We agree that the simulation-based approach is not a perfect solution, and therefore results should not be automatically generalisable to the population of people with CVD. However, we also argue that there are numerous other challenges in a comparative experimental methodology beyond participant recruitment. First of all, CVD participants could not make comparative judgements, so a hypothetical experiment would need to based on subjective ratings of individual UIs. As aesthetics is indeed highly dependent on previous life experiences, we do not see any guarantees that for instance aesthetic scores from the population of people with deuteranopia could be directly compared to the aesthetic scores of someone without CVD. For functionality, a task performance based comparison might be feasible, and we look forward to investigating this in future work. 

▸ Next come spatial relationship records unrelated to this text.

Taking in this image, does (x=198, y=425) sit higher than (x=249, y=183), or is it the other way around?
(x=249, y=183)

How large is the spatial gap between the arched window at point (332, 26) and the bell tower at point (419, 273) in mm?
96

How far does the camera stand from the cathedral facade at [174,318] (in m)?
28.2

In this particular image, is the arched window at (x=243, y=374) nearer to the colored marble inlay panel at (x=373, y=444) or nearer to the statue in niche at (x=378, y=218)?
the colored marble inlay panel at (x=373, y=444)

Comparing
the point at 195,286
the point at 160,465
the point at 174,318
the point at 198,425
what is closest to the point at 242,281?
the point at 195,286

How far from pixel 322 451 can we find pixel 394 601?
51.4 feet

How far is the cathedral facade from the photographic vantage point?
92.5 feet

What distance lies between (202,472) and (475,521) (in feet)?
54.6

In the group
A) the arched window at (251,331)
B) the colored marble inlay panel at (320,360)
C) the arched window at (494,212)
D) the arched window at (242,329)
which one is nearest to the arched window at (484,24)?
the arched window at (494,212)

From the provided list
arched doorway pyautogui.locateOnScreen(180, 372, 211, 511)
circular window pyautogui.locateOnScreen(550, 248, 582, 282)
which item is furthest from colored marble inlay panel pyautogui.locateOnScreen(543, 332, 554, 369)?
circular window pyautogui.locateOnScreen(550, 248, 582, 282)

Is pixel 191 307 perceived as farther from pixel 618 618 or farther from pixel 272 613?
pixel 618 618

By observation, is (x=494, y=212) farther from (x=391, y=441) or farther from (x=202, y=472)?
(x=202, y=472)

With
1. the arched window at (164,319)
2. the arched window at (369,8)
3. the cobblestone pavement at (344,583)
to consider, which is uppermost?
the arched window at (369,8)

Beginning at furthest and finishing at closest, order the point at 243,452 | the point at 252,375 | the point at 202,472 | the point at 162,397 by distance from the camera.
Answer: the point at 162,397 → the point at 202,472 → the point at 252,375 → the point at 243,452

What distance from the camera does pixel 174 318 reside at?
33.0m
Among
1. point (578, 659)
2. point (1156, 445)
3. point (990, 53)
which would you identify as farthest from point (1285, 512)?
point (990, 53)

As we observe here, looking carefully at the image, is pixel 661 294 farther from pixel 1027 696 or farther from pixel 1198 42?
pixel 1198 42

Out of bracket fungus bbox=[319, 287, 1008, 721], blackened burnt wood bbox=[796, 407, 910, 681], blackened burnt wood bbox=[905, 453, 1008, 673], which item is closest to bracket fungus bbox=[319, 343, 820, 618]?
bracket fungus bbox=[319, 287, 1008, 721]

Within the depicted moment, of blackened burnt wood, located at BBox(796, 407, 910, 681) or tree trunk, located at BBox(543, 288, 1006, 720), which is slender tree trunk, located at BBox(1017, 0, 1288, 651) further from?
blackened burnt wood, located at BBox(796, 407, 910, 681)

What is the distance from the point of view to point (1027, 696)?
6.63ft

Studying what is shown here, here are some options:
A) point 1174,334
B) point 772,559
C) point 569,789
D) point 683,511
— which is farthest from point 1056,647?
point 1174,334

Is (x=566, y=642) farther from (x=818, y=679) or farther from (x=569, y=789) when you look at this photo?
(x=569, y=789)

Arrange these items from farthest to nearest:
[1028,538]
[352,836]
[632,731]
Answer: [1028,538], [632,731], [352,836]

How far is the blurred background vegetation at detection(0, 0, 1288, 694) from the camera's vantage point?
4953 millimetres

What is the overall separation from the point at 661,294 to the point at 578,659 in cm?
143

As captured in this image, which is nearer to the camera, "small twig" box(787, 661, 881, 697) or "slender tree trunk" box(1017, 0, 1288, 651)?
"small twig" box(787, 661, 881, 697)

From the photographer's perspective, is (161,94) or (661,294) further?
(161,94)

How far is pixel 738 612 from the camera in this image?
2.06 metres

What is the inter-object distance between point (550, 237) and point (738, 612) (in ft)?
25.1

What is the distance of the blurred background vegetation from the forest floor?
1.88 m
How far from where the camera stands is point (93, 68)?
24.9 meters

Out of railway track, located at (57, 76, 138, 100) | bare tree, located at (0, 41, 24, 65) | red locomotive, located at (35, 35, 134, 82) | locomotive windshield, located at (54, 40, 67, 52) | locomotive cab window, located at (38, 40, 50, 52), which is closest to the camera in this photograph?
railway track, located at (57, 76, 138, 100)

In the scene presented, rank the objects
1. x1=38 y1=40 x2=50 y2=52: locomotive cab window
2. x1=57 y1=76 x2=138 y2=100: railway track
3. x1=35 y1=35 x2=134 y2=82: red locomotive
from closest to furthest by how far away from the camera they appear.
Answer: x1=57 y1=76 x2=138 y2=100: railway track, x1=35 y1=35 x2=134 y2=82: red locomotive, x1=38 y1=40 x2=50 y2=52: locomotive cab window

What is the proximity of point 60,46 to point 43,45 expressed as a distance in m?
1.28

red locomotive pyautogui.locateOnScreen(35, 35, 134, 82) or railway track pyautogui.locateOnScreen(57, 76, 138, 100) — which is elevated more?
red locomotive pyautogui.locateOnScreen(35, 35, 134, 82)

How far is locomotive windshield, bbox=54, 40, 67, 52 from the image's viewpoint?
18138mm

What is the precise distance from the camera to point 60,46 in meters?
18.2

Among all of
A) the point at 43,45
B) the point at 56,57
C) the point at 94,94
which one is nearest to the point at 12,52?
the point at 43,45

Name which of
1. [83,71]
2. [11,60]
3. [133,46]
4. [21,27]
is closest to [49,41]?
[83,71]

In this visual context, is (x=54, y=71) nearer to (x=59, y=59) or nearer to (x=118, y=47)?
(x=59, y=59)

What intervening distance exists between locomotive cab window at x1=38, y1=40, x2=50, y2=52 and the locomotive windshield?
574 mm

The main limitation of the simulation-based approach is indeed that ratings are relative (as pointed out by the reviewer, it would be unrealistic to expect non-CVD observers to not anchor the full-color UIs above even the best CVD-simulated images). However, we argue that relative ratings are still meaningful in the sense that the scores allowed us to investigate how different applications and strategies might succeed or fail to maintain functionality and aesthetics at least in the context of CVD simulations. For example, our findings for the loss of functionality for high contrast mode (vs. non-high contrast mode) are surprising, and seem relevant irrespective of the experimental methodology. We propose that such contributions are valuable to the community, they can inspire future work and can help the industry to reflect on current practices while the next experimental methodology is developed. 

We also value academic integrity, and we have now majorly revised the manuscript to highlight the limitation of the simulation-based approach more clearly. We also updated the title, the abstract, the introduction, the analysis and the summary to avoid misleading the reader and to better explain the scope of our work. 

The reviewer could not find the details of the statistics in the paper. The authors compared average functional scores in Figure 5. It was unclear how the authors performed the statistical tests (multiple t-tests or ANOVA?). 

We performed multiple t-tests to compare significance across different populations (e.g. across pairs off apps, or across high contrast vs non-high contrast). We acknowledge that this should have been explained with more clarity and added a new Section 3.5 in the methodology section to describe the details of the statistical models applied. 

The aesthetic scores in Figure 6 range from 0.0 to 1.0. The reviewer could not find the calculation method. Because aesthetics was observed in binary, the score could be interpreted as the probability of choosing ‘lost’ or ‘kept’. If so, the binomial tests could be used in the analysis. However, the test methods were not presented. 

The statistical tests used for the Binomial aesthetic scores are also described now in Section 3.5. 

The reviewer could not find on what observations the descriptions in sections 4.4 (p. 8) and 5.2 (p. 9) are based. 

The claims in Section 4.4 are based on the t-test between the population of high-contrast vs. Non-high-contrast responses for functionality scores, and Fisher’s exact test for the aesthetics scores. Intuitively, Figure 7 also shows a remarkable difference between high-contrast and non-high-contrast responses. 

The descriptions in Section 5.2 follow from 4.4. We believe that the claims in Section 4.4 are now more clearly reinforced by experimental data, which should also add to the quality of the description in Section 5.2. We have revised Section 5.2 to make this link clearer. 

Round 2

Reviewer 3 Report

Comments and Suggestions for Authors

Thank you for the revision.

The reviewer has determined that sufficient justification for the study and technical soundness are provided.

I believe that this manuscript is ready for publication.